Regia di Marco Bellocchio vedi scheda film
72° FESTIVAL DI VENEZIA – CONCORSO
Cosa lega una fosca e morbosa storia vecchia di tre/quattro secoli inerente un presunto atto di stregoneria da parte di una suora giudicata eretica, ai danni di due fratelli gemelli, uno suicida per questo, l’atro accorso al convento per ottenere chiarimenti, con una vicenda di intrallazzi e calcoli politico-economici che coinvolgono un misterioso ispettore ministeriale, un miliardario russo con ambizioni di acquisto, ed un misterioso occupante di quello che ora è un rudere in via di abbandono?
Beh certamente l’ex convento, teatro di tutto l’accaduto dell’ultimo film di Bellocchio; ma più in generale l’intera città di Bobbio, paradiso-rifugio del celebre autore e regista, ipotetico centro del mondo che contende molti paesi e città ricche di storia del centro Italia.

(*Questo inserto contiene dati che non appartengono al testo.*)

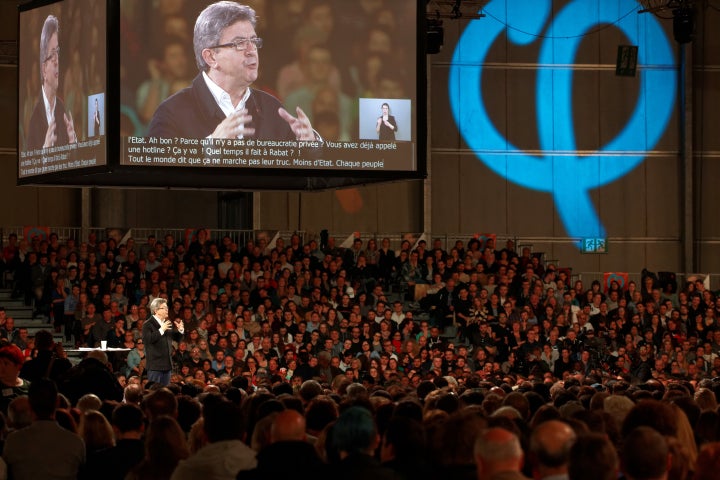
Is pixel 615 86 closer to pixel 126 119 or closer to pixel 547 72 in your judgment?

O ancora più intimamente alcuni apsetti privati ed intimi della vita del regista: i due gemelli, la morte di uno di essi, rientrano troppo chiaramente in fatti e situazioni che la cronaca ci rivela come facenti parte della vita intima e drammatica del regista piacentino, che, certamente non a caso, ha dato alla sua ultima, intima e bizzarra opera, un titolo tanto indicativo ed evocativo di qualcosa di molto personale.

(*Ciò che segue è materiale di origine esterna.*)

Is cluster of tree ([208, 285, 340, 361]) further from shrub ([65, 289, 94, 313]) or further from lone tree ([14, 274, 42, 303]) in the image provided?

E Sangue del mio sangue risulta presto, sin dalle sue prime immagini “storiche”, un film piuttosto interessante, quasi accattivante non fosse che ci troviamo dinanzi all’opera di un autore a cui sono (per fortuna) estranee certe regole e spunti narrativi di facile presa.

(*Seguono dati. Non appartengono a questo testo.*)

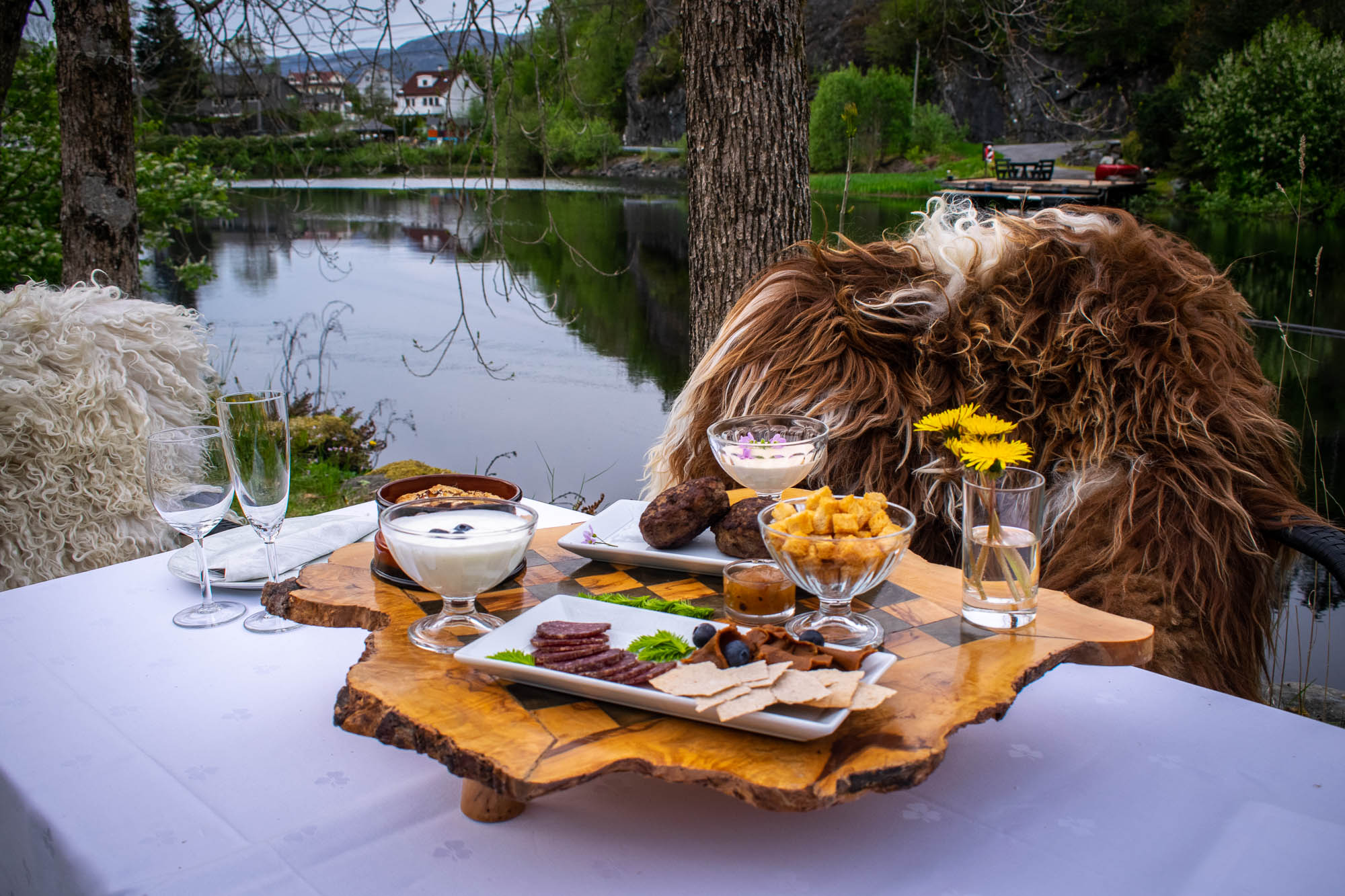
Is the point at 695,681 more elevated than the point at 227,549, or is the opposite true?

Poi il trasferirsi ai giorni nostri, in un’ambiente cittadino da piccola provincia, ricco di incongruità e di “maneggi”, e calcoli di personalità arriviste e calcolatrici, rende tutto più bizzarro e sopra le righe, grottesco, boccaccesco e dunque apparentemente poco serio, anche se l’intervento di un duetto d’attori eccezionale come quello formato da Herlitzka e Bertorelli, entrambi magri, ossuti, un po’ curvi e coi lineamenti spigolosi ed adunchi come corvi dai tratti quasi satanici, impreziosisce il risultato finale, che resta un po’ discontinuo e frammentario, ma anche piuttosto insolito ed apprezzabile nell’associare elementi di un passato remoto, crudele, violento ed ingiusto, con un presente apparentemente più bonario e possibilista, involgarito dal calcolo, dal consociativismo e dalla corruzione dilagante: crimini questi, formalmente meno efferati, più eleganti, ma non meno odiosi ed inaccettabili.